(Joshua Paladino, Headline USA) The United States has suffered more attacks on its electrical grid—106 from January to August 2022—than in any prior year, but the federal government has identified few culprits, except “domestic extremists” who oppose drag queen groomer shows.
Federal authorities opened an investigation into the attacks on utility companies and the electrical grid following a substation shooting in North Carolina that caused thousands to lose power for days, Investment Watch reported.
A single person fired with a long rifle at the Duke Energy facility at the Wateree Hydro Station in Ridgeway and then drove away, according to law enforcement reports.
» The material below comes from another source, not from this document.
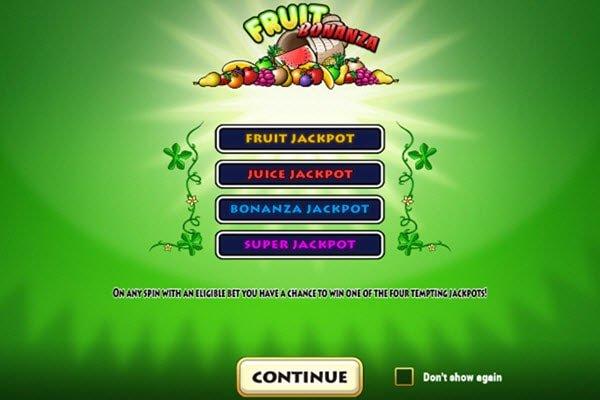 Φρουτάκι Fruit bonanza της Play'n GO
To prevent further inquiry into the shooting, investigators and the mainstream media blamed it on right-wing extremists, the Daily Mail reported.
Investigators claimed that the attack aimed to prevent a drag show for kids at the Sunrise Theater in Southern Pines, which a group promoting queer ideology hosted at 7 p.m. that night.
The theory fits within the Department of Homeland Security’s belief that right-wing extremists have had “specific plans to attack electricity infrastructure since at least 2020.”
A few days before the attack in Moore County, North Carolina, two electrical substations were shot and debilitated near Portland. The shooter or shooters targeted both Portland General Electric and the Bonneville Power Administration in Clackamas County.
In a federal law enforcement memo, officials described attacks on West coast power plants as planned. The eco-terrorists used “handtools, arson, firearms, and metal chains possibly in response to an online call for attacks on critical infrastructure.”
They would come prepared for obstacles, according to the memo.
“In recent attacks, criminal actors bypassed security fences by cutting the fence links, lighting nearby fires, shooting equipment from a distance or throwing objects over the fence and on to equipment,” the memo said.
Destruction of the energy grid would benefit foreign powers, like China and Russia, as well as Left-wing extremists, who see continued fossil fuel use as an existential threat to humanity.